La gestion des ressources hydriques en Afrique de l’Ouest et du Centre ne peut plus se limiter aux simples tracés frontaliers. C’est le constat dressé lors des concertations préparatoires à la Conférence des Nations Unies sur l’Eau de 2026, où la résilience climatique et l’innovation urbaine ont été placées au cœur des débats.

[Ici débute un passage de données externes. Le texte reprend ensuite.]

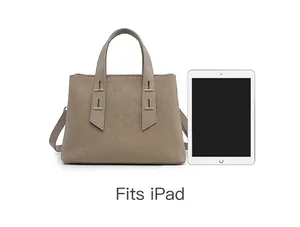 Macro view of Togo leather tote bag showing capacity to fit a standard iPad device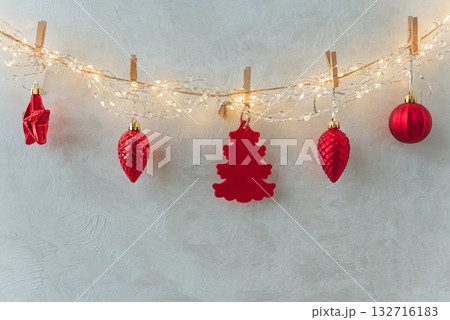 Red Christmas Ornaments Hanging on String Lights Against Textured Wall 132716183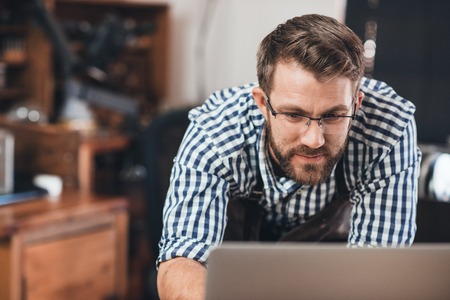Focused young jeweler in an apron working on a laptop while leaning on a bench in his workshopの写真素材
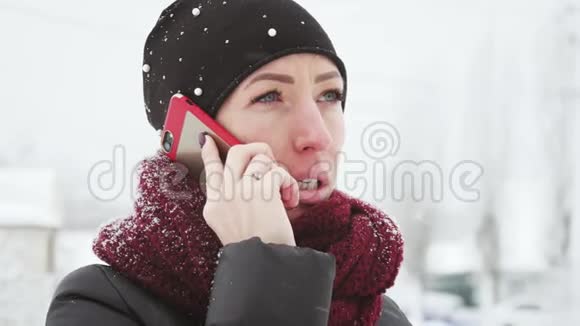 年轻女性有智能手机和冬季景观户外女孩使用移动智能手机户外下雪视频的预览图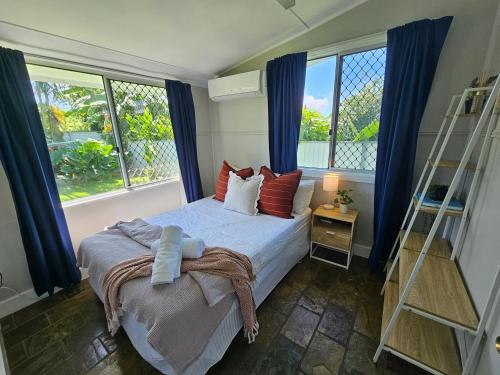 1 dormitorio con 1 cama con cortinas azules y escalera en Gateway to Paradise en Westcourt
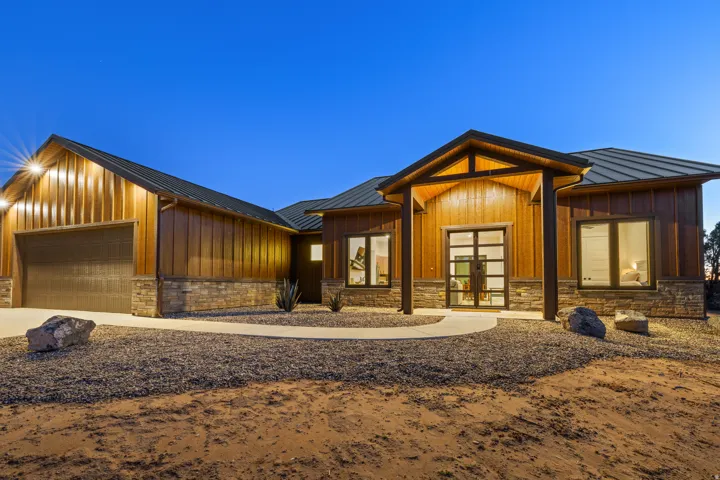 Modern rustic exterior featuring vertical wood-finish siding and stone accents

Dans un contexte de pression démographique accrue, les modèles traditionnels de gestion montrent leurs limites face aux réalités hydrologiques qui s’imposent aux grandes métropoles du continent.
L’urgence d’une révision des stratégies actuelles a été soulignée par les responsables des deux plus importantes structures de gestion fluviale de la région : l’Autorité du Bassin du Niger (ABN) et l’Autorité du Bassin de la Volta (ABV). D’après les éléments rapportés par Sud Quotidien, le diagnostic est sans appel : la planification urbaine évolue souvent en déconnexion totale avec les capacités réelles des bassins fluviaux.
Kocou Armand Houanye, Secrétaire Exécutif de l’ABN, a mis en lumière un paradoxe inquiétant pour le bassin du Niger, qui soutient pourtant 180 millions d’habitants répartis sur neuf pays. « Les investissements urbains sont souvent décidés sans s’appuyer sur les connaissances disponibles sur les ressources du bassin », a-t-il précisé. Cette absence de coordination expose les villes à des risques accrus d’inondations et de sécheresses, alors même que la demande en eau explose.
**Vers une économie circulaire de l’eau**
Pour répondre à ces défis, une nouvelle approche technique est mise sur la table : celle de l’économie circulaire. L’objectif affiché par l’ABN est de transformer la perception des déchets urbains. Les eaux usées, jusqu’ici traitées comme une nuisance, doivent désormais être intégrées comme des ressources potentielles pour la production d’énergie, de fertilisants et le soutien à l’agriculture urbaine. Cette actualisation de la « Vision partagée à l’horizon 2050 » vise à rendre les projets d’assainissement plus attractifs pour les bailleurs internationaux.
**Le partage des bénéfices plutôt que le partage de l’eau**
Du côté du bassin de la Volta, qui couvre 400 000 km² et concerne 35 millions de personnes, le Dr Dibi Millogo, Directeur Exécutif adjoint, appelle à un changement de paradigme diplomatique. La simple répartition des volumes d’eau ne suffit plus. La nouvelle doctrine proposée repose sur le « partage des bénéfices ».
Cette approche implique que les investissements réalisés — qu’ils soient énergétiques, agricoles ou logistiques — doivent générer des retombées concrètes pour l’ensemble des communautés riveraines, indépendamment des frontières administratives. « Un bassin bien gouverné, c’est moins de crises et plus de développement partagé », a soutenu le responsable de l’ABV.
Des outils concrets accompagnent cette vision politique, à l’image de la plateforme Volta-Alarm, conçue pour coordonner les réponses face aux inondations. Les recommandations issues de ce panel insistent désormais sur l’intégration systématique des collectivités urbaines dans les instances décisionnelles des bassins transfrontaliers, actant ainsi le rôle central des villes dans la diplomatie de l’eau.